Vor einiger Zeit begeisterte der Deutschlandfunk seine Hörerschaft (die üblicherweise, wie ich vermute, nur aus mir besteht) mal wieder mit einem seiner feinen Features: es ging um eine Demontage der Tagesschau unter dem Titel "Die Tagesshow" (dort jetzt auch als MP3 zum Nachhören!).
Cohu – ihrerseits auch nicht der größte Fan dieser Sendung – war ganz begeistert, wurde da doch endlich mal mit dem Mythos aufgeräumt, die Tagesschau sei das tollste, seriöseste und zuverlässigste Medium unserer Tage (wie wir ja vom Münchenblogger wissen, ist das vielmehr die Seite 3 der SZ). Nun gibt’s, wie der Spiegel berichtet, das Ganze auch als Buch. Während Cohu in ihrer Tagesschaukritik üblicherweise bei der Bekleidung der ModeratorInnen ansetzt, bei sprachlichen Feinheiten weitermacht und spätestens bei irgendeiner Meldung über Sozialreformen ob der eingeblendeten Standard-Bilder von Rentnern und Kleinkindern vor Lachen auf dem Boden liegt, hat der Autor Walter von Rossum einen etwas tiefer gehenden Ansatzpunkt: die Tagesschau dreht und wendet die Fakten so lange, bis sich daraus eine "Geschichte" erzählen lässt. Die These dahinter: alles andere ist langweilig und dem Zuschauer nicht zumutbar. Kritisch hinterfragt oder erklärt wird kaum: stattdessen gibt’s "Stories", "Inszenierungen", die zum einen Ohr rein, zum anderen raus gehen – Widersprüche werden übertüncht. Oder könnt ihr Euch 10 Minuten nach der Tageschau noch an irgendeine der dort runtergeplapperten Meldungen erinnern? Der Spiegel ist kritisch, der findete die ARD immer noch besser als andere, denn:
— selbst wenn Eisbär Knut Paris Hilton eine Brustentzündung wegleckte – es ist sehr wahrscheinlich, dass die "Tagesschau" hier cool bleiben und schweigen würde. (SPON)

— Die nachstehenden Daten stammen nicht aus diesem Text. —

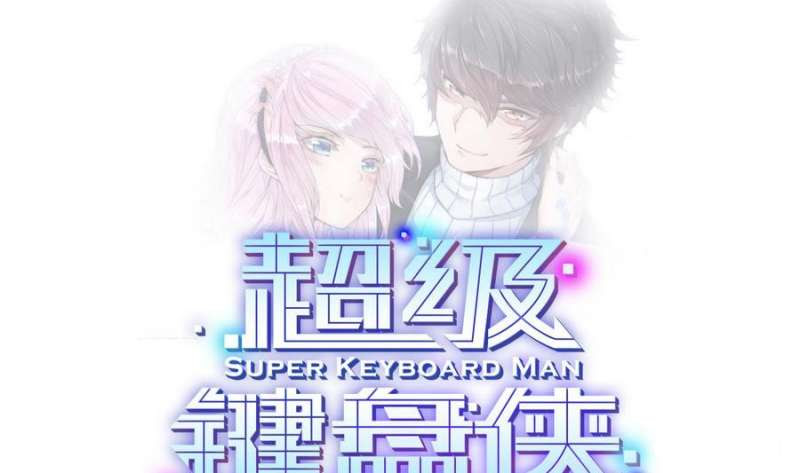 Super Keyboard Man Bab 02 halaman 2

(was man, nur am Rande, von Spiegel Online nicht sagen kann). Die größten Idiotien, da hat der Spiegel recht, sind in der Tagesschau nicht Promi-News, sondern die Eigenwerbung. Wenn mindestens einmal wöchentlich ein öffentlich-rechtlicher Groß-Intendant den Kopf ins Bild streckt und erklärt, was die ARD alles leistet, dann wünscht sich sogar Cohu sehnsüchtig eine Meldung über Knut oder Paris…
(Damit keine Verwirrung aufkommt: ich habe immer noch keinen Fernseher, schaue aber ab und zu den Tagesschau-Livestream).
30. September 2007 at 20:15
Die Tagesschau war aber immerhin so souverän, auch in ihrem Blog auf das Feature hinzuweisen — ohne allerdings eine Diskussion zu führen. Zum Thema: welche Alternativen zur "Tagesschau" siehst Du denn innerhalb des Mediums? Die Beantwortung dieser Frage wird allerdings durch den Besitz eines TV-Empfangsgeräts und längeren Konsum der darüber verbreiteten Inhalte erheblich erleichtert…(und die Bemerkung zu Münchenblogger: köstlich)
1. October 2007 at 08:08
"welche Alternativen zur "Tagesschau" siehst Du denn innerhalb des Mediums?"Keine, deshalb hab ich ja keinen Fernseher 🙂 Ne, da fällt mir echt nix ein. Mir fällt auch keine bessere (deutsche) Zeitung ein als die SZ, hab trotzdem (und trotz Seite 3) mein Abo abbestellt… Von der Tagesschau würde ich gar nicht erwarten, dass sie auf solche Fundamentalkritik eingeht. Der Rossum zieht sie dermaßen in den Dreck, dass man darauf nicht konstruktiv reagieren kann, find ich. Deshalb ist es ja so lustig zu hören/lesen!
1. October 2007 at 13:31
Nein, die Hörerschaft des DLF besteht auch noch aus mir.
1. October 2007 at 15:06
@probek: "welche Alternativen zur "Tagesschau" siehst Du denn innerhalb des Mediums?"Als ich den ORF noch empfangen konnte, habe ich gerne die ZIB gegeuckt, auf 3sat wird um 22 Uhr noch die ZIB 2 gezeigt.Gerade Außenpolitik (und damit meine ich jetzt nicht die österreichische Innenpolitik… ;-)) wird dort fundierter dargestellt.